Fresh doubts over Bushehr were raised after Moscow voted for the latest UN sanctions, followed by Russian President Dmitry Medvedev’s remark that Tehran was close to attaining the potential to build a nuclear weapon.
It was the first time a Russian leader had spoken so bluntly of the dangers of Tehran’s nuclear drive, especially since the Russian position has been that Iran has the right to peaceful nuclear energy.
After the latest sanctions, Iran’s envoy to the UN atomic watchdog, Ali Asghar Soltanieh, accused Moscow of delaying Bushehr’s commissioning.
"After Russia voted for the new sanctions against Iran at the UN Security Council, we reached the conclusion that the Kremlin’s delay in launching the Bushehr power plant is politically motivated," he said.

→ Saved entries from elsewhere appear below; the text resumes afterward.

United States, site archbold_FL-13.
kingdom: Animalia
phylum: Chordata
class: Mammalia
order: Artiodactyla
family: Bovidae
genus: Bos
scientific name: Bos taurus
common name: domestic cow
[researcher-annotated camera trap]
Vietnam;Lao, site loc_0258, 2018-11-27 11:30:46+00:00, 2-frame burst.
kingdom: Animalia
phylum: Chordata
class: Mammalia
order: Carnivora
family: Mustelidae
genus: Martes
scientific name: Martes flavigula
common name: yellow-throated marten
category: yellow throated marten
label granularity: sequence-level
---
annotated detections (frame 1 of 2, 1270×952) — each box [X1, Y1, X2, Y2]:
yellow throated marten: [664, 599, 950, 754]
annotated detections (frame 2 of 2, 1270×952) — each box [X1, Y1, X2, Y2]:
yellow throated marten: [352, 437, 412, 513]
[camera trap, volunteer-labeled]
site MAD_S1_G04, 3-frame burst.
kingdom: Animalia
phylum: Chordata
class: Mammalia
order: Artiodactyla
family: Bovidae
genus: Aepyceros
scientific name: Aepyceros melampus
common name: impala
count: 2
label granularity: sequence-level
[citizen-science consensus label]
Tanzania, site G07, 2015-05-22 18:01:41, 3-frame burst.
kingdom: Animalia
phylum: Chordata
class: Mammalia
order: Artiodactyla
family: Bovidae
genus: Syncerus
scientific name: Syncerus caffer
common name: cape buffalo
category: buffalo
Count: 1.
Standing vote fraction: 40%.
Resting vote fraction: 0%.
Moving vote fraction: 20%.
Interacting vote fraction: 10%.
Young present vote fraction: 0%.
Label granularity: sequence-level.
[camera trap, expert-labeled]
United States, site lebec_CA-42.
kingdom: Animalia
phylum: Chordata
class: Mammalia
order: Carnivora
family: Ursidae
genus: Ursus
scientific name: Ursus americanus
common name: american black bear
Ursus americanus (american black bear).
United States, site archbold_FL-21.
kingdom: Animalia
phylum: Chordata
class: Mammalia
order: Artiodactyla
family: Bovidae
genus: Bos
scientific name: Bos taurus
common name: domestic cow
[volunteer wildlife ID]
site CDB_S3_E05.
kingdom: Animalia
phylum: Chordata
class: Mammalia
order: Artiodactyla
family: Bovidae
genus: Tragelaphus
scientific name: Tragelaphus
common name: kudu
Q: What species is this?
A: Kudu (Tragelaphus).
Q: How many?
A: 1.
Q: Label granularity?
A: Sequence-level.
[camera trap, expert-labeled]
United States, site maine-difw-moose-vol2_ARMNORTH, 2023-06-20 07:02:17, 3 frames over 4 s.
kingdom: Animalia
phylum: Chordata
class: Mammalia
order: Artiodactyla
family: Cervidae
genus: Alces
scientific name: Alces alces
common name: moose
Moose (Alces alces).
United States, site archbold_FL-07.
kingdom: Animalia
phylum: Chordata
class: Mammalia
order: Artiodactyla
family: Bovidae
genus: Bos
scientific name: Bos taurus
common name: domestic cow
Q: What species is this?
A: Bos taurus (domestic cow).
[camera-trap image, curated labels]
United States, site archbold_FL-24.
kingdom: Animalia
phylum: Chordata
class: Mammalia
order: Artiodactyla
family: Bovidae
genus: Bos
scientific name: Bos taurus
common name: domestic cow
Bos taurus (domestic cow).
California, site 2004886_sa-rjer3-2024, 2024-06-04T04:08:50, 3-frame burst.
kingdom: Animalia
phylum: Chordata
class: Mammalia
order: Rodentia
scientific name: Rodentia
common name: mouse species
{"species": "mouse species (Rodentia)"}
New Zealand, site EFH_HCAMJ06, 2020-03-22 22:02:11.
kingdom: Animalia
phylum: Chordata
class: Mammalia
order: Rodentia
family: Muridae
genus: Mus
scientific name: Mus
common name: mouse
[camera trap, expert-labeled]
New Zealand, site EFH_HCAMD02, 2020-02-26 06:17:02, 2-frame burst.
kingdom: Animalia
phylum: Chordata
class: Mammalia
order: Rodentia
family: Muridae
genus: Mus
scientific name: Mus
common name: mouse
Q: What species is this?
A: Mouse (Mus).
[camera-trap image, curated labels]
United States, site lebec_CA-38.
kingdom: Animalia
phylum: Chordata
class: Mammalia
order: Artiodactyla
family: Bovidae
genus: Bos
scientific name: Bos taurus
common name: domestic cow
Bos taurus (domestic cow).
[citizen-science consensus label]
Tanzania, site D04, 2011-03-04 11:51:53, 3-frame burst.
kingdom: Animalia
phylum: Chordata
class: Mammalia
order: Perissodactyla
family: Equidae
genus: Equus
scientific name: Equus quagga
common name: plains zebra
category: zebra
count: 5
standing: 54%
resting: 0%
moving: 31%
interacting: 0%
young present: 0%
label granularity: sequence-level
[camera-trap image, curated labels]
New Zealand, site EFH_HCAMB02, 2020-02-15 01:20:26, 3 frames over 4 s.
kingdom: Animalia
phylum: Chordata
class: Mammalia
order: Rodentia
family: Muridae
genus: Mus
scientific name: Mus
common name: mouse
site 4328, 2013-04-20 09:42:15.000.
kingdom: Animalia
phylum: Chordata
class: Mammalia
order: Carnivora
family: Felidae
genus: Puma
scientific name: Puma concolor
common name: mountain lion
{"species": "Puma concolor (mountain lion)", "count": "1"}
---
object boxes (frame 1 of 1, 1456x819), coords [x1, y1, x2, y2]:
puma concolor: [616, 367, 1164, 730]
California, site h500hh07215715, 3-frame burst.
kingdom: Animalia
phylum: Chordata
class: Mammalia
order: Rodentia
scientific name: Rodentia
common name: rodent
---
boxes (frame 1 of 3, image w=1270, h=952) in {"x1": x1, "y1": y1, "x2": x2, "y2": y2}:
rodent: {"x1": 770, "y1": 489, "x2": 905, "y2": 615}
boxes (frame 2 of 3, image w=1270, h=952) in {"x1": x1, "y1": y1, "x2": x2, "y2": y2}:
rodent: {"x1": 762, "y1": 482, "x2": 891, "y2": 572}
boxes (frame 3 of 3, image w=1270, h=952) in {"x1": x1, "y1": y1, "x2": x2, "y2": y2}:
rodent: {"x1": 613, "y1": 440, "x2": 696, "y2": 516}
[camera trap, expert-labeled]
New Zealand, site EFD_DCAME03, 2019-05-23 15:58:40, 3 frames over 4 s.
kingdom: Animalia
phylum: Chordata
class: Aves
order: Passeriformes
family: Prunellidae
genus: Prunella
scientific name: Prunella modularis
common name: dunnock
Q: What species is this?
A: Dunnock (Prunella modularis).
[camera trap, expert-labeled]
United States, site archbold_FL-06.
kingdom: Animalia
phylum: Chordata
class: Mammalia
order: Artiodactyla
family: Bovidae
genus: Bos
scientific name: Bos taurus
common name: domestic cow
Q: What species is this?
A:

"Of course there may exist some technical problems… but it is hard to believe that the technical issues continue to delay the completion of the plant over the past 15 years."
The Bushehr plant was always seen as a potential target in the event of a military strike by Iran’s arch-foes the United States and Israel which have never ruled out military action against Tehran’s nuclear program.
On Tuesday, Salehi warned that "attacking an international plant is an international crime as the consequences will not be limited to the hosting country but will have a global aftermath."
He spoke a day after former US envoy to the United Nations John Bolton said Israel had lost the opportunity to attack the plant.
A skeptical Bolton, when asked by Fox Business Network about the possibility of an Israeli attack ahead of the plant’s opening, said: "I don’t think so, I’m afraid that they’ve lost this opportunity."
Bolton said Bushehr’s launch meant Iran had achieved "something that no other opponent of Israel, no other enemy of the United States in the Middle East really has and that is a functioning nuclear reactor."